All cell lines were seeded in 96-well plates at a density of 5x10³ cells per well and treated with different concentrations (0, 0.25, 0.5, 1, 2.5 and 5 μM) of PCI-24781 (Selleckchem Chemicals, Houston, TX, USA). After 48 h, cell viability was assessed with 3-(4,5-dimethylthiazol-2-yl)-5-(3-carboxymethoxyphenyl)-2-(4-sulfophenyl)- 2H-tetrazolium (MTS) (CellTiter 96 AQueous Non-Radioactive Cell Proliferation Assay solution, 20 L/well; Promega Corporation, Madison, WI, USA). The absorbance of each well at 490 nm was measured in a SpectraMAX^® M5 multidetection microplate reader (Molecular Devices, Sunnyvale, CA, USA). The growth rate was calculated using the following equation: growth rate = mean optical density (OD) of samples / mean OD of controls. In addition, after 48 h, the treated cells were cultured in culture medium containing G418 (400 g/mL) for 14 days. Surviving colonies were stained with gentian violet after methanol fixation and visible colonies (≥ 50 cells) were counted. Photographs of culture plates were taken with a Sony NEX-7 camera (Sony Corporation, Japan).

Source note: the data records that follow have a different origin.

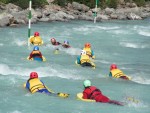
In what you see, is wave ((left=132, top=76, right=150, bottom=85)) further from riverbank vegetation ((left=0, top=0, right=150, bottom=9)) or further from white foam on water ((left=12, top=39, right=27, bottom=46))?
riverbank vegetation ((left=0, top=0, right=150, bottom=9))

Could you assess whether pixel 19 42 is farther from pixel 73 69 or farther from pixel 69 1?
pixel 69 1

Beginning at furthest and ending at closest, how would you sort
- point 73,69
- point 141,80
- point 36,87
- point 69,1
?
1. point 69,1
2. point 73,69
3. point 141,80
4. point 36,87

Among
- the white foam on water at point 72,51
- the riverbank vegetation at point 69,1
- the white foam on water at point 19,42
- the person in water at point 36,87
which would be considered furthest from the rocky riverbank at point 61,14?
the person in water at point 36,87

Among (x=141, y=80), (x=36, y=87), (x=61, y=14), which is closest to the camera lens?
(x=36, y=87)

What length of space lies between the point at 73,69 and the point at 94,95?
459 centimetres

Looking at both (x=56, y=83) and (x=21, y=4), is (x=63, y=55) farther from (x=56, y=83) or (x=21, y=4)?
(x=21, y=4)

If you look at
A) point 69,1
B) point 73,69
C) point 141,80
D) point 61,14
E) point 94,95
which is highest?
point 69,1

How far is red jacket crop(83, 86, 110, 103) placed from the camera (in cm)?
1081

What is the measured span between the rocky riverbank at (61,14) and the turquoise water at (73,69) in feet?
5.28

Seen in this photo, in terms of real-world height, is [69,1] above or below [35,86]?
above

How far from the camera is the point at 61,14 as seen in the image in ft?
113

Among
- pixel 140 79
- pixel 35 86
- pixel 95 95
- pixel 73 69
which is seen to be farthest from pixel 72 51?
pixel 95 95

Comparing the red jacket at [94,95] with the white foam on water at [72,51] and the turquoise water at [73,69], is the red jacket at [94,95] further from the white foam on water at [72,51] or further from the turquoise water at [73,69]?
the white foam on water at [72,51]

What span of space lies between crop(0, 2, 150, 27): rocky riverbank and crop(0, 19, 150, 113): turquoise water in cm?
161
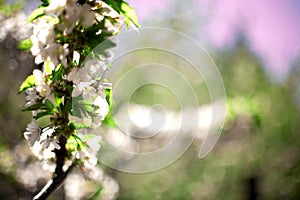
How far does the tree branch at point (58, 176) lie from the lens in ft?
2.27

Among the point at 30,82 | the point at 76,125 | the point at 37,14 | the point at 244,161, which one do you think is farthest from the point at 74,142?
the point at 244,161

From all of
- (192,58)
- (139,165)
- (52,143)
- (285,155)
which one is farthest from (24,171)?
(285,155)

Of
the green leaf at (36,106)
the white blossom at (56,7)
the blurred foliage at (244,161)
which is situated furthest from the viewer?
the blurred foliage at (244,161)

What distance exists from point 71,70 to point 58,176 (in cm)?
20

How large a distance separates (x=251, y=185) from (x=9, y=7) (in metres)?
2.80

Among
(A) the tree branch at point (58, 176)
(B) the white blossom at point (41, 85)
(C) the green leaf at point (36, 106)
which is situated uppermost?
(B) the white blossom at point (41, 85)

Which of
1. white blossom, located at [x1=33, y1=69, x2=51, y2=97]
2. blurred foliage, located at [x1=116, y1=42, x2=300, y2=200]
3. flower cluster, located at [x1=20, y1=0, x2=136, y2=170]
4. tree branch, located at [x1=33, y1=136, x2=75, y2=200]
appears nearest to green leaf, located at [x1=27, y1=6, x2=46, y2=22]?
flower cluster, located at [x1=20, y1=0, x2=136, y2=170]

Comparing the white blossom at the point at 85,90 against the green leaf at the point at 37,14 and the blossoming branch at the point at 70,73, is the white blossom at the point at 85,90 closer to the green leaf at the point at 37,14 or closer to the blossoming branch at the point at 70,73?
the blossoming branch at the point at 70,73

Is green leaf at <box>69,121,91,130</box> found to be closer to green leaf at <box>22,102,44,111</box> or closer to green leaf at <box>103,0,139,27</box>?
green leaf at <box>22,102,44,111</box>

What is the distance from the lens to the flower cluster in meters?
0.67

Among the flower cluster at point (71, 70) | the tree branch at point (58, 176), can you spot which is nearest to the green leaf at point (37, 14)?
the flower cluster at point (71, 70)

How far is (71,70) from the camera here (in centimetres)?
Result: 69

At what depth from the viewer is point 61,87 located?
73 centimetres

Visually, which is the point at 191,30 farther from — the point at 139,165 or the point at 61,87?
the point at 61,87
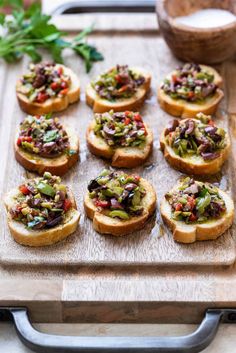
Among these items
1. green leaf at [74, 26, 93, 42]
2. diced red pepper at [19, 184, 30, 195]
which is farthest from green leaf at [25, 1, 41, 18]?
diced red pepper at [19, 184, 30, 195]

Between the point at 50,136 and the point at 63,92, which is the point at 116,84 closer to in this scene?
the point at 63,92

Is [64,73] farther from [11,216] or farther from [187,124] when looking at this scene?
[11,216]

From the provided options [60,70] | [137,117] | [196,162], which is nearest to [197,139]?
[196,162]

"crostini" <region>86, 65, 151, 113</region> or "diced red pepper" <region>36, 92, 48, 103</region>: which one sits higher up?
"diced red pepper" <region>36, 92, 48, 103</region>

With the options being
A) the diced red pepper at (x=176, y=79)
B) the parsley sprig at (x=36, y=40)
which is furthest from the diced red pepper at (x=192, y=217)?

Cell apoptosis and cycle analysis

Cell cycle distribution was detected by staining with propidium iodide (PI) followed by flow cytometry. Briefly, cells (2x10⁵) incubated with 0.5 and 1 μM PCI-24781 for 48 h were collected by centrifugation at 1,000 rpm for 5 min and washed twice in ice-cold phosphate-buffered saline (PBS). The cells were then fixed with 70% ice-cold ethanol at 4 °C overnight followed by staining with PI (BD Biosciences, San Diego, CA, USA).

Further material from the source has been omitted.